Leigos e leigas, ministros ordenados, religiosas e religiosos foram vítimas de
todos os tipos de totalitarismo e de fanatismo, de esquerda e de direita, nas
mais variadas partes do mundo. O mesmo pode ser dito de cristãos de outras
comunidades eclesiais.
Uma
boa parte deles encontrou o martírio pelas mãos do nazifascismo, durante a II
Guerra Mundial. O campo de concentração de Dachau, por exemplo, mantinha um
bloco de prisioneiros reservado apenas para padres e ministros de outras
confissões. Mais de 100 católicos martirizados no período já foram beatificados
ou canonizados. Conheça a história de alguns deles:
São
Maximiliano Kolbe (1894 – 1941)
Era
franciscano conventual quando foi levado para o campo de concentração de
Auschwitz. O Caso é particularmente interessante, pois Fr. Maximiliano não
morreu diretamente por ódio à fé, mas porque se ofereceu para morrer em lugar
de um pai de família, terminando assim os seus dias no Bunker (subterrâneo) da
fome. O caso foi examinado pelos peritos da Igreja: verificaram que a morte de
Frei Maximiliano fora consequência da sua caridade e não da sua fé; por isto
Paulo VI o beatificou na qualidade de confessor da fé ou zeloso pastor, não de
mártir; havia, sim, praticado a virtude em grau heroico e, em consequência,
morrera. A causa continuou a ser examinada sob João Paulo II, de modo a chegar
à seguinte conclusão: Frei Maximiliano, se não morreu por causa da fé, morreu
por causa de uma virtude (a caridade) associada à fé; por isto seu caso entra
na definição de mártir e, como mártir, foi canonizado em 1982. O fato se
justificava claramente: sim, o martírio é a suprema prova de amor a Deus,… amor
este que Frei Maximiliano vivenciou de maneira perfeita, impelido pela fé,
quando quis tomar o lugar de um pai de família condenado à morte; doando sua
vida, tornou-se mártir da caridade, ou seja, testemunha do absoluto amor de
Cristo.
Teresio
Olivelli (1916-1945)
Olivelli
era, em alguns aspectos, o típico jovem católico engajado da Itália do começo
do século XX: frequentava a paróquia, mantinha algumas práticas de oração e era
também membro da Ação Católica. Tendo se formado em Direito aos 22 anos pela
Universidade de Pavia, ele inicialmente acreditava que o fascismo era
compatível com os valores cristãos – tanto que chegou ao cargo de secretário do
Instituto de Cultura Fascista e colaborava com artigos para a revista
Civilização Fascista. Ele colocou essa conciliação em dúvida, porém, devido a
duas experiências que teve: as duas viagens oficiais que fez à Alemanha e o seu
alistamento – voluntário – nas fileiras do exército, para, segundo ele,
“fundir-se na massa, em solidariedade com o povo que, sem ter decidido por
isso, combate e sofre”. Olivelli combateu na Rússia entre 1941 e 1943 e na
volta foi nomeado reitor do renomado Collegio Ghislieri. Já em setembro de
1943, porém, ele se recusou a jurar fidelidade à nova República Social
Italiana, Estado criado a partir da invasão alemã à península.
Como
resultado, foi preso e deportado para Innsbruck, na Áustria. Conseguiu fugir e
chegou a Bréscia, onde se uniu à resistência católica antifascista, fundando um
jornal clandestino chamado Il Ribelle – “O Rebelde”. Em abril de 1944, foi
preso novamente, em Milão. Sofreu tortura no Cárcere de São Vítor e depois
passou pelos campos de concentração de Fossoli, Bolzano e Flossenbürg.

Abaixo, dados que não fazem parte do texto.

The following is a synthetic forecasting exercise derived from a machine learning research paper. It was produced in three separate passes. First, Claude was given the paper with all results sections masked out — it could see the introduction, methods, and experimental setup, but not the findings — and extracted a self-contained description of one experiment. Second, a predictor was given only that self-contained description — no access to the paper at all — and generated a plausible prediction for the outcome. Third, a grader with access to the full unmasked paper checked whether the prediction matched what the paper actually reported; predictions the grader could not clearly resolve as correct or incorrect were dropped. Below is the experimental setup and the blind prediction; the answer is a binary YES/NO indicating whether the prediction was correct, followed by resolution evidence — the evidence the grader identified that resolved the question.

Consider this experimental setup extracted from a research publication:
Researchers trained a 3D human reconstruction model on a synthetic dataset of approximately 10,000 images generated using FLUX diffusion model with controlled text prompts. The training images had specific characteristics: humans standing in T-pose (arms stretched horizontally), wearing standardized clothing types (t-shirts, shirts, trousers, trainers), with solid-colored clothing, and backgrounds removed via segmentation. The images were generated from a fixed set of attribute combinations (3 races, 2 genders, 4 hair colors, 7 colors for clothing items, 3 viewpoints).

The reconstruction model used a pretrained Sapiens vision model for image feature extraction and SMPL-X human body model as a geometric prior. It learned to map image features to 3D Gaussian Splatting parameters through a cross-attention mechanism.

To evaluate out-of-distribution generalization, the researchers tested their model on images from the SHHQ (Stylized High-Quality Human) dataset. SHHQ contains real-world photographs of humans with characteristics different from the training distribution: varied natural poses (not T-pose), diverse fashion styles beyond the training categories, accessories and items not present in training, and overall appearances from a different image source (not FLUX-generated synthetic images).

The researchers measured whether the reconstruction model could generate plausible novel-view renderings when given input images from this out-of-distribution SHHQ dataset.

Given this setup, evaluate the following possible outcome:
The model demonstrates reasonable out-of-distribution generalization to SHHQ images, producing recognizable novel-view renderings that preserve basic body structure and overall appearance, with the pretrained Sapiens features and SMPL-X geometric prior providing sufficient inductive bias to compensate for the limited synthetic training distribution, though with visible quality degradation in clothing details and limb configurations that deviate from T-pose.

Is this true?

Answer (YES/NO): NO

Procurava consolar os colegas prisioneiros, cuidava dos mais fracos, ficava sem
comer para dar o seu alimento a quem precisasse mais, assistia os que tinham
dores e feridas e organizava reuniões clandestinas de leitura do Evangelho.
Sofria represálias físicas por seus gestos de caridade – em dezembro de 1944,
seu corpo já estava cheio de feridas. No dia 31, interpôs-se entre um jovem
prisioneiro ucraniano e um guarda que iria agredi-lo, recebendo um forte chute
no estômago. Foi castigado ainda com 25 golpes e permaneceu as duas semanas seguintes
convalescendo – morreu em 17 de janeiro. Foi beatificado em 2018.
Edith
Stein (1891-1942)
Edith
nasceu em uma família judaica, em um lar alemão, embora hoje sua cidade natal,
Breslau, esteja na Polônia. Deixou a fé
judaica ainda antes de ir para a universidade. Foi uma das primeiras mulheres a
se doutorar em Filosofia na Alemanha, o que aconteceu em 1916, sob orientação
de Edmund Husserl, de quem se tornou assistente. Não alcançou a livre-docência
justamente por ser mulher, mas em 1932 começou a lecionar em Münster. A essa
altura, ela já tinha abraçado a fé católica. A experiência docente, porém, não
durou muito, porque logo a ascensão do nazismo a obrigou a renunciar às aulas.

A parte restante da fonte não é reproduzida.